The first volume in our new American Landscapes series Hopewell Ceremonial Landscapes of Ohio, by Mark Lynott, was published earlier this year and is an acclaimed success. The volume was launched at the SAA conference in San Francisco in April and has been selling like hot cakes ever since.
The sad passing of the author in 2014 also deprived us of one of our Series co-editors but we are delighted to announce that we have recently appointed two new Series Editors who each bring a tremendous amount of experience and enthusiasm to the series.

● APPLY WHAT YOU READ
- 1) Name every series, book, person, conference and city that the announcement about the American Landscapes series mentions.
- 2) From the announcement about the American Landscapes series, reproduce the passage that opens with the words containing "The first volume" and closes with "to the series.".
- 3) In the announcement about the American Landscapes series, why did the series lose one of its co-editors?

● AVAILABLE DATA
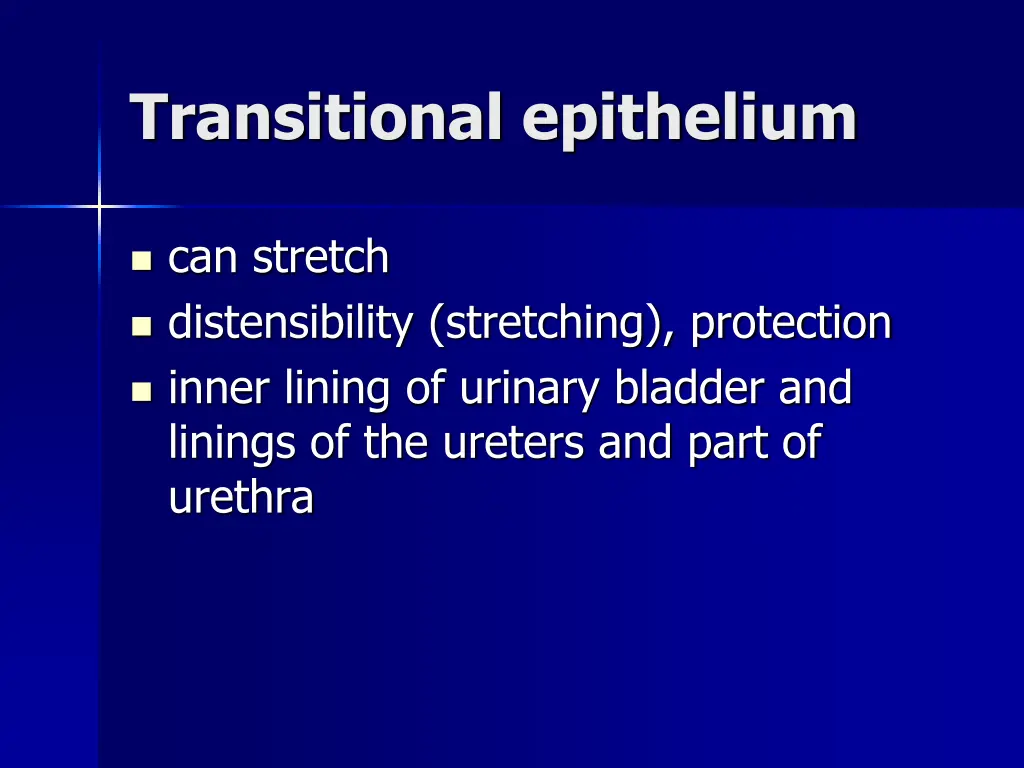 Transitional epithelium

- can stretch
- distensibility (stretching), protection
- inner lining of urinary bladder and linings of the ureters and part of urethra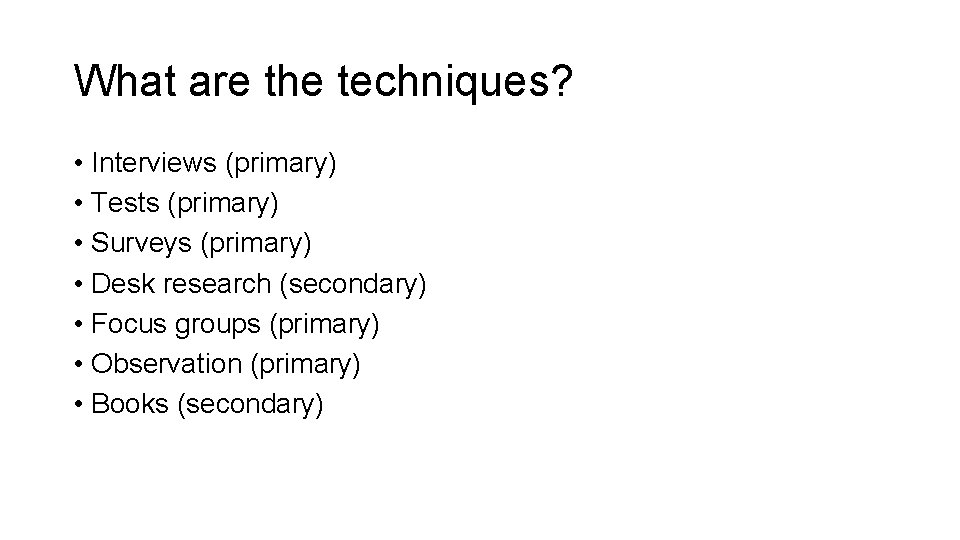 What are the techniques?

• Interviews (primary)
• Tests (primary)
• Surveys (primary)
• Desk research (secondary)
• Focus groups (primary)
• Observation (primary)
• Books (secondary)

● ANSWERS TO THE EXERCISES
- 1)
American Landscapes (series)
Hopewell Ceremonial Landscapes of Ohio (book)
Mark Lynott (person)
SAA (conference)
San Francisco (city)

- 2)
The first volume in our new American Landscapes series Hopewell Ceremonial Landscapes of Ohio, by Mark Lynott, was published earlier this year and is an acclaimed success. The volume was launched at the SAA conference in San Francisco in April and has been selling like hot cakes ever since.
The sad passing of the author in 2014 also deprived us of one of our Series co-editors but we are delighted to announce that we have recently appointed two new Series Editors who each bring a tremendous amount of experience and enthusiasm to the series.

- 3) The author of the first volume, Mark Lynott, died in 2014. That author was also one of the series co-editors, so the death took that co-editor from the series.